Table of Contents

How to send LiteSpeed logs to a Syslog or Splunk logging server

The following script is helpful and can be easily customized to fit your environment to send error/server logs from all litespeed web servers or load balancer instances to a centralized location: a central syslog server, or a splunk data gather.

For this example, the logs are syslogged to a remote server without any alteration.

A. Install Perl Modules

Make sure to install the necessary Perl modules from CPAN.

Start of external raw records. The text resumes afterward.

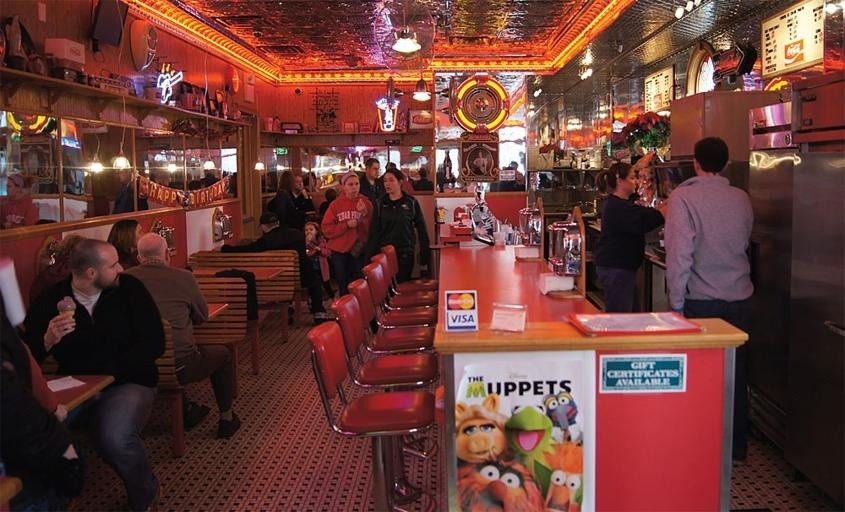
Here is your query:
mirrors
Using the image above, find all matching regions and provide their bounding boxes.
[289,146,311,196]
[62,137,91,202]
[0,131,57,201]
[0,108,62,233]
[388,145,434,196]
[433,70,529,198]
[134,124,185,215]
[59,113,135,227]
[184,131,241,215]
[260,143,290,199]
[309,145,388,196]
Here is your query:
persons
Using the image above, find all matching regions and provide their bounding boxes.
[304,221,338,309]
[23,236,166,511]
[303,172,320,191]
[268,170,297,229]
[595,161,665,313]
[369,169,429,335]
[664,136,753,466]
[386,162,413,194]
[293,176,318,221]
[411,168,434,191]
[1,174,39,230]
[107,219,143,269]
[213,214,339,321]
[0,288,86,512]
[509,161,525,184]
[321,173,373,297]
[360,158,383,203]
[437,171,453,193]
[121,233,240,437]
[112,169,150,214]
[319,188,338,213]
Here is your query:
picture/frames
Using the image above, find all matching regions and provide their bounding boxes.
[759,1,823,80]
[644,63,675,117]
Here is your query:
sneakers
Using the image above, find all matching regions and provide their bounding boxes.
[217,411,241,438]
[184,401,210,429]
[148,485,163,512]
[313,306,334,324]
[329,289,338,299]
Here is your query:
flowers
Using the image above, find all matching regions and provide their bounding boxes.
[612,110,673,150]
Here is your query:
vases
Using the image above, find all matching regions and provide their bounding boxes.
[639,146,670,163]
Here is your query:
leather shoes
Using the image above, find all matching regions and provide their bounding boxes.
[732,448,749,460]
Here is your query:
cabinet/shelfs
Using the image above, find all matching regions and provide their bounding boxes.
[0,66,254,131]
[526,169,608,212]
[260,129,415,143]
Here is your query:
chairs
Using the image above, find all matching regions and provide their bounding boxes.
[382,243,437,292]
[308,318,437,512]
[372,252,438,310]
[348,277,436,355]
[363,263,437,329]
[331,294,438,463]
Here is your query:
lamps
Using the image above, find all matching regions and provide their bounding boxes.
[83,133,105,173]
[411,54,432,103]
[376,96,401,132]
[391,0,422,54]
[167,162,178,173]
[203,136,216,170]
[111,128,132,171]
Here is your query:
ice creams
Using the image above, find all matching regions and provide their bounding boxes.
[57,296,76,330]
[307,232,313,241]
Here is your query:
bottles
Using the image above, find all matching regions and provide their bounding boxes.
[443,150,453,181]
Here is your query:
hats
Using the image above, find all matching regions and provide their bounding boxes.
[257,212,280,228]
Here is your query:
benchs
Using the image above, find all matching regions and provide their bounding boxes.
[248,310,269,375]
[197,250,307,330]
[154,319,193,458]
[189,276,249,400]
[187,252,297,343]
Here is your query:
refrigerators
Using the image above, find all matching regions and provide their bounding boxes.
[740,73,843,509]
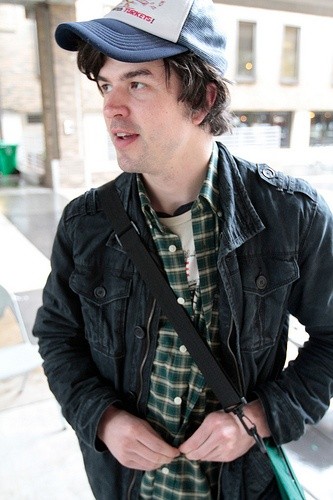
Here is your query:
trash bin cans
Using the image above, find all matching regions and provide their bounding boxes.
[0,143,21,177]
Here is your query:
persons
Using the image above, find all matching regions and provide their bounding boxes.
[29,0,333,500]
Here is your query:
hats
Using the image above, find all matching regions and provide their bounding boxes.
[55,0,227,77]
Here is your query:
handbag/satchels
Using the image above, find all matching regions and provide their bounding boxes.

perl -MCPAN -e "install File::Tail::Multi"
prel -MCPAN -e "install Sys::Syslog"

B. Copy Script to Server

Here is the Perl script. If you do not have Perl binary in /usr/bin/perl then modify the scripts first line.

#!/usr/bin/perl

use strict;
use File::Tail::Multi;
use Sys::Syslog;

#Put all the litespeed error/stderr/php error log files here
my @log_files = ["/opt/lsws/logs/error.log","/opt/lsws/logs/stderr.log","/opt/lsws/logs/php.err"];

#Create this file if it does not exist. Script will use this file to keep
#a record of where it left off for each tailing file so it will never re-read old data.
my $tail_checkpoint_file = "/tmp/perl_tail.lastrun";

#Your syslog udp server. Make sure udp port 514 is open
my $syslog_server = "127.0.0.1";

#Let syslog use remote udp protocol
Sys::Syslog::setlogsock("udp", $syslog_server);

#Setting syslog message options. The firt param will prepend litespeed to all outgoing messages
openlog("litespeed", 'nowait', 'local0');

#Create the tail/watch instance.
my $myTail = File::Tail::Multi->new( 
	Function => \&fn_read_lines,
	LastRun_File => $tail_checkpoint_file,
	Files => @log_files,
	RemoveDuplicate => 1,
);

print("Log watcher running...\n");

while(1) {
	#Read lines from watched files if there are new lines to read
	$myTail->read;
	
	#for debug purpose
	#$myTail->print;
	
	#1 second is good for almost real-time without chewing up cpu
	sleep 1;
}

#This function is called when there are new lines read
sub fn_read_lines {
	my $lines_ref = shift;   
	foreach ( @{$lines_ref} ) {
		chomp; #removes new line 
		syslog("info",$_);
	}
}

C. Test Script

To verify that the code is working. Run the scrip via command line.

perl watch.pl

#or if you have executable bit set on the script
./watch.pl

D. Run as daemon/in background

To run it as a daemon/background process. Use nohup.